It is well known how to parameterize rational solutions to $x^2+y^2=a$ for $a\in \mathbb N^+$: first we know which $a$ admit integer solutions; our characterization is strong enough to tell us that theses are exactly the $a$ admitting rational solutions; then if we have one rational solution we can get all of them by drawing rational-slope lines through that one point.
I am interested in knowing if people understand well the algebraic solutions to $x^2+y^2=a$, i.e. the solutions $x,y\in \overline{\mathbb Q}$ to $x^2+y^2=a$.
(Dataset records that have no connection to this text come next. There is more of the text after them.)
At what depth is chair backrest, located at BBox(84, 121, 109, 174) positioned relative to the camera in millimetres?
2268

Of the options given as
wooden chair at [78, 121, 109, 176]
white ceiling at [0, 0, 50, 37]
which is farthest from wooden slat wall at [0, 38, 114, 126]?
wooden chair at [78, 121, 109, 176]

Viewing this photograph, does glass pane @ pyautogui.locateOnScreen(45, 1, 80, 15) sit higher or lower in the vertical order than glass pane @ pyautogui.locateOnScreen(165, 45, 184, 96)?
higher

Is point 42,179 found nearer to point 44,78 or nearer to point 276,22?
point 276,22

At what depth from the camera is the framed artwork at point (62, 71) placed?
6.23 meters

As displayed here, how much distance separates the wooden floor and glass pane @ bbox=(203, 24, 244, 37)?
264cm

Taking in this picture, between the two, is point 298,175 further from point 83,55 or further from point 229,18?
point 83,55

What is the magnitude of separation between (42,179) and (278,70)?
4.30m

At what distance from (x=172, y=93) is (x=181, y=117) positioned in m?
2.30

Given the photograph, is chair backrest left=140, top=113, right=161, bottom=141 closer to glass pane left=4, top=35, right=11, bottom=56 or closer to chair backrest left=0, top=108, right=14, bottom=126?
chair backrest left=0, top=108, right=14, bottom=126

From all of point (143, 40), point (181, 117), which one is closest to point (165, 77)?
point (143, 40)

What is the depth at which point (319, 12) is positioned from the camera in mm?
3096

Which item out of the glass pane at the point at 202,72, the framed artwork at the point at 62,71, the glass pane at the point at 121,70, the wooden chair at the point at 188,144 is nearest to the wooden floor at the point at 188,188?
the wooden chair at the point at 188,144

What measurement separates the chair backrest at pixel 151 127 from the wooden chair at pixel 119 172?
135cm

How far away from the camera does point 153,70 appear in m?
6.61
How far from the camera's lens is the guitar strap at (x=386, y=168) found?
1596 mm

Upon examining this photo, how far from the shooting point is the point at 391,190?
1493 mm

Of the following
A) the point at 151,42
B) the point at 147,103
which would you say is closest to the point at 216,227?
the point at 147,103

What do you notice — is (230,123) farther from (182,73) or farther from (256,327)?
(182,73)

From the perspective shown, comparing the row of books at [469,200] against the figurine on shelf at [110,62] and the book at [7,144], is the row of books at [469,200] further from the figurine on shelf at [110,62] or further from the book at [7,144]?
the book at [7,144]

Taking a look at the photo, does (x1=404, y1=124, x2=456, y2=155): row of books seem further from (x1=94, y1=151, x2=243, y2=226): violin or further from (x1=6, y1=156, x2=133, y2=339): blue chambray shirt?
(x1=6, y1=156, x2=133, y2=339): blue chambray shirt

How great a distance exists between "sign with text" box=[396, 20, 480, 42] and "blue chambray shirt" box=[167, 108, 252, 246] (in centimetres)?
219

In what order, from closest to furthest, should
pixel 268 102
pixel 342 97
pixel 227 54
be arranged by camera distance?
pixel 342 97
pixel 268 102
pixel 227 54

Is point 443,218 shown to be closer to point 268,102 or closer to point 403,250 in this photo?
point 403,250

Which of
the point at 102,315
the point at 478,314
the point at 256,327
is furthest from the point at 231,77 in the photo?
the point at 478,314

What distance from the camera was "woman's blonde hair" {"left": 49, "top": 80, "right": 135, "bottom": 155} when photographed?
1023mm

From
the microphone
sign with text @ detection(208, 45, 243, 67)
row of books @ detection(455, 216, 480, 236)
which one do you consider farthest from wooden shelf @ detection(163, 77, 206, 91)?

In particular, I am interested in knowing if there exists an algebraic solution $(x_0,y_0)\in \overline{\mathbb Q} \times \overline{\mathbb Q}$ to $x^2+y^2=3$ such that the degree of the field extension $[\mathbb Q(x_0,y_0): \mathbb Q]$ is odd. (Indeed it has no solutions over $\mathbb Q$)
EDIT: a "famous" (in the sense of large number of upvotes/views) question on MSE in fact shows that $[\mathbb Q(x_0+iy_0):\mathbb Q]$ must be even. If $z_0:= x_0+iy_0$ was a root of unity (of say order $n$), then $z_0^{n-1} = \overline{z_0}$, and so $\mathbb Q(z_0) = \mathbb Q(z_0, \overline{z_0})= \mathbb Q(x_0,iy_0)$. Unfortunately, this does not give us what we want, and moreover, $z_0$ does not have to be a root of unity.
Theorem. Let $d \in \mathbf Q$ not be a square and $a$ be nonzero in $\mathbf Q$. If the equation $x^2 - dy^2 = a$ has a solution in an odd-degree extension of $\mathbf Q$ then it has a solution in $\mathbf Q$.
Therefore when $x^2 - dy^2 = a$ has no solution $(x,y)$ in $\mathbf Q$, it has no solution in any odd-degree extension of $\mathbf Q$.
Proof. This will be an application of transitivity of the norm map.
Suppose there's a number field $K$ with odd degree $n$ over $\mathbf Q$ such that $x^2 - dy^2 = a$ for some $x, y \in K$. Since $d$ is not a square in $\mathbf Q$ and $[K:\mathbf Q]$ is odd, $\sqrt{d} \not \in K$, so $[K(\sqrt{d}):K] = 2$. Then $$ a = x^2 - dy^2 = {\rm N}_{K(\sqrt{d})/K}(x + y\sqrt{d}). $$ Applying the norm map from $K$ down to $\mathbf Q$ to that equation: $$ a^n = {\rm N}_{K/\mathbf Q}({\rm N}_{K(\sqrt{d})/K}(x+y\sqrt{d})) = {\rm N}_{K(\sqrt{d})/\mathbf Q}(x+y\sqrt{d}). $$ We used transitivity of the norm map at the end of that calculation. Now going from $K(\sqrt{d})$ down to $\mathbf Q$ via the intermediate field $\mathbf Q(\sqrt{d})$ rather than the intermediate field $K$, $$ {\rm N}_{K(\sqrt{d})/\mathbf Q}(x+y\sqrt{d}) = {\rm N}_{\mathbf Q(\sqrt{d})/\mathbf Q}({\rm N}_{K(\sqrt{d})/\mathbf Q(\sqrt{d})}(x+y\sqrt{d})) . $$ Writing the norm ${\rm N}_{K(\sqrt{d})/\mathbf Q(\sqrt{d})}(x+y\sqrt{d})$ as $r + s\sqrt{d}$ where $r$ and $s$ are rational, $$ {\rm N}_{K(\sqrt{d})/\mathbf Q}(x+y\sqrt{d}) = {\rm N}_{\mathbf Q(\sqrt{d})/\mathbf Q}(r+s\sqrt{d}) = r^2 - ds^2, $$ so $a^n = r^2 - ds^2$. Since $n$ is odd, say $n = 2k+1$, we have $a = (r/a^k)^2 - d(s/a^k)^2$ since $a \not= 0$. Thus the equation $x^2 - dy^2 = a$ has a rational solution $(x,y) = (r/a^k,s/a^k)$. That proves the theorem.
While writing this up, I was pretty sure there is some general theorem about quadratic forms that has this result as a special case, and I thought Pete Clark may have written about it here or on MO once. A little searching led me to the desired result here. and Pete indeed posted an answer there. The general result about quadratic forms is called Springer's theorem.